Лыков думал, что его приключения на сегодня закончились, но ошибся. Вечером он пришел на Шестую Солдатскую, сел ужинать и заметил, что Ядвига Андреевна сильно не в духе. Вина хозяйка не предлагала и глазки не строила, а нервно скребла вилкой по тарелке.
— Что случилось?
— Старжевского правда ранили?
— Правда.
— Тяжело? Он выживет?
— Доктор сказал, что определенно. Он потерял много крови. Но опасности для жизни нет.
— А кто это сделал?
— Арестант, сосед по камере, некто Дибель.
— За что он чуть не убил Евгения Бальтазаровича?
— Я не знаю, но будет назначено следствие, — ответил коллежский советник.

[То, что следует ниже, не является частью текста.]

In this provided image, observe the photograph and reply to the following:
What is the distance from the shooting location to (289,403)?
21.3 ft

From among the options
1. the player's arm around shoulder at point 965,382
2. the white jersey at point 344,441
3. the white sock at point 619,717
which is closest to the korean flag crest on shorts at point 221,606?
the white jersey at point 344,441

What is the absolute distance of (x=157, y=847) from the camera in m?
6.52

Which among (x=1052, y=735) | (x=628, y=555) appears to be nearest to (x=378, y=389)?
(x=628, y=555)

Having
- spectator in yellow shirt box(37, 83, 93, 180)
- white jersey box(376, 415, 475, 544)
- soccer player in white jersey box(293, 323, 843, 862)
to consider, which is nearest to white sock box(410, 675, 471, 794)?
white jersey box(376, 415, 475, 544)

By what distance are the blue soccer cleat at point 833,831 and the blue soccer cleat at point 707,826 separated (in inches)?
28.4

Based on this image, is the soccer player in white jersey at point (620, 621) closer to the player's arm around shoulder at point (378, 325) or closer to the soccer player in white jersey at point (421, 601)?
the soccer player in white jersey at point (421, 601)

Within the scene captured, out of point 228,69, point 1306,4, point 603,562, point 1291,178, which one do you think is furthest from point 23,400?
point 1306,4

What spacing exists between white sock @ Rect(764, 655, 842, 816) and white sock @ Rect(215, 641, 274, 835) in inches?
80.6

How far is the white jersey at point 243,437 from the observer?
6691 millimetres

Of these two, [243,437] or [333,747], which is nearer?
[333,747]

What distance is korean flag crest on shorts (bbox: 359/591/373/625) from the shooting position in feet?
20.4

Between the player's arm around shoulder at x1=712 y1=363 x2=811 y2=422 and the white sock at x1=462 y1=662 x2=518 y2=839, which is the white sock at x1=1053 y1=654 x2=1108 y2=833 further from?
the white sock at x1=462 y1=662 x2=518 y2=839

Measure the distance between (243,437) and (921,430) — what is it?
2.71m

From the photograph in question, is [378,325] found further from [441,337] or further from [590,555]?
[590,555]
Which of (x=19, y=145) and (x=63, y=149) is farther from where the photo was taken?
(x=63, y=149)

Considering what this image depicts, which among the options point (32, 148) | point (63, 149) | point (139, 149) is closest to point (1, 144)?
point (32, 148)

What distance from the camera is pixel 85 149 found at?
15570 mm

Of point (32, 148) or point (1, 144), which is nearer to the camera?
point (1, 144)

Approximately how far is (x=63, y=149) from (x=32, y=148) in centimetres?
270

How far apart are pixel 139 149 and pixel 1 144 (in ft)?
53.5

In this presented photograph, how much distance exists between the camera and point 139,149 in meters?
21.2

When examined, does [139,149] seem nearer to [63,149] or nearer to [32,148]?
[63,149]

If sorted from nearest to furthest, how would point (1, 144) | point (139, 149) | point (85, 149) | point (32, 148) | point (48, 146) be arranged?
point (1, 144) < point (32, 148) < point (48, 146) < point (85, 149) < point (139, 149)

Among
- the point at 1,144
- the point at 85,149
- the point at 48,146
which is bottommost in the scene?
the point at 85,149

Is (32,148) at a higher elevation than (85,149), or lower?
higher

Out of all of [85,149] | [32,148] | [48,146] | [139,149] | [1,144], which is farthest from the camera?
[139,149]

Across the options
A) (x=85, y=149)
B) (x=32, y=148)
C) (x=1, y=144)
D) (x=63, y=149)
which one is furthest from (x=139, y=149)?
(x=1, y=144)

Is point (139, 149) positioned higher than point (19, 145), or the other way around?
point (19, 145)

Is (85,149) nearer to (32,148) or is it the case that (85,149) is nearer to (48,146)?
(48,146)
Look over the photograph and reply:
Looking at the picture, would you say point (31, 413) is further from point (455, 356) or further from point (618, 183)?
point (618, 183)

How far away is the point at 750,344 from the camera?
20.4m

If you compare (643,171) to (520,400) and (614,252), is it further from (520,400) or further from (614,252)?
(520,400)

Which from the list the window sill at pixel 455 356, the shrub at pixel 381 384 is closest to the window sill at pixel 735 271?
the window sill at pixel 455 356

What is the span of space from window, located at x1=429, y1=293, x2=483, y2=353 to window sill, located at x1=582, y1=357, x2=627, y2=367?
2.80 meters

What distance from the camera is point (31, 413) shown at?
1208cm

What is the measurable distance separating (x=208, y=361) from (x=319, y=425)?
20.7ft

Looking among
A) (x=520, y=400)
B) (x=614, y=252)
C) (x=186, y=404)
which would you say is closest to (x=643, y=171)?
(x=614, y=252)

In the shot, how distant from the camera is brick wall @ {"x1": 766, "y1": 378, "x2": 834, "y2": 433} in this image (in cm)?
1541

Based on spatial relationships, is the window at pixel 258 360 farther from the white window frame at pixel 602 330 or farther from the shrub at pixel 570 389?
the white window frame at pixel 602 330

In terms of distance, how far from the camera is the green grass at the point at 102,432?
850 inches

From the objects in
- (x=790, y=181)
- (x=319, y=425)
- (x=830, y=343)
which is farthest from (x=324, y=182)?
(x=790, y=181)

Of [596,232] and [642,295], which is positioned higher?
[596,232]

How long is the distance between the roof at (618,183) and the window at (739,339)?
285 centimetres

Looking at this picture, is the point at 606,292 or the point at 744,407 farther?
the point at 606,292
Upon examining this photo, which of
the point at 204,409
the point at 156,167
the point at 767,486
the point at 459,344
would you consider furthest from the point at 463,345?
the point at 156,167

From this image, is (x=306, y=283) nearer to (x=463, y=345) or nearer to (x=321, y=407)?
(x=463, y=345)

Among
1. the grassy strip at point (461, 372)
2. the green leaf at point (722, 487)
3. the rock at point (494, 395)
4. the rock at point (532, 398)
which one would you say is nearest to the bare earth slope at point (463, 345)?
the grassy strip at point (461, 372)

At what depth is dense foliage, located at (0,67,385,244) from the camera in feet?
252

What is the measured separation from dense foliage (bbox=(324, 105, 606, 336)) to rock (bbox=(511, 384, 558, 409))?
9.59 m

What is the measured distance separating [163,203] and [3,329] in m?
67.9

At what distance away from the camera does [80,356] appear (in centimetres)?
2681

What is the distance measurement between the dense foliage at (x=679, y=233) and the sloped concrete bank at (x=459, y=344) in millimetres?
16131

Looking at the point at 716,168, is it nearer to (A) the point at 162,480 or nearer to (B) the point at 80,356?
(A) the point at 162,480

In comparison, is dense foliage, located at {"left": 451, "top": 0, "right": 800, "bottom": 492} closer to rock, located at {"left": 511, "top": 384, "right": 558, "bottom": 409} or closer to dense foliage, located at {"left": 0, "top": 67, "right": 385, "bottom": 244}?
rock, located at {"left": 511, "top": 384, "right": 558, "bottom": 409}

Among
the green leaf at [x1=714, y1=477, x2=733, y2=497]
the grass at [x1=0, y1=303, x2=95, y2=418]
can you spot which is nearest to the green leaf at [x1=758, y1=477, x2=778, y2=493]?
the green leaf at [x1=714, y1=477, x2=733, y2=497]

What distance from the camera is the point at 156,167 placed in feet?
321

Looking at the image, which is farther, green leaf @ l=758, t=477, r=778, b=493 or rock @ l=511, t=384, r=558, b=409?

Потом отодвинул тарелку и спросил, глядя вдове прямо в глаза: — Ты за него сильно переживаешь? Почему?
Что тут началось! Космозерская швырнула тарелку на пол и гневно закричала:
— Опять допрос?! Когда ты перестанешь лезть в мою частную жизнь? Это невыносимо!
— Но ты же сама просила защитить тебя, — стал оправдываться сыщик. — Вот я и стараюсь. Мне сказали, что Старжевский участвовал в том ограблении ломбарда. И я…
— Довольно! Я больше не желаю от тебя никакой защиты. И позабочусь о себе сама. Собери свои вещи и проваливай!
— Но, Ядвига, нельзя же поступать так безрассудно…
— Я сказала: проваливай! Убирайся из моего дома, шпик!
Лыков встал, как оплеванный, и отправился в комнату. Он ничего не мог понять. Какая муха укусила Ядвигу? С другой стороны, так даже лучше. История с пропавшими из ломбарда вещами — темная и тянется третий год. Она стоила уже несколько человеческих жизней. А у коллежского советника свое поручение, которое дай бог выполнить и уцелеть. Опека вдовы мешала главному делу, связывала сыщика по рукам и ногам. А теперь свобода! Он может заняться номерами для беглых и не подставлять голову под пули Вовки Чалдона. Вот и славно. Поэтому Алексей Николаевич быстро уложил чемодан и вышел на улицу. Его подружка стояла на лестнице, скрестив руки на груди. Она не сказала на прощание выгнанному любовнику ни слова.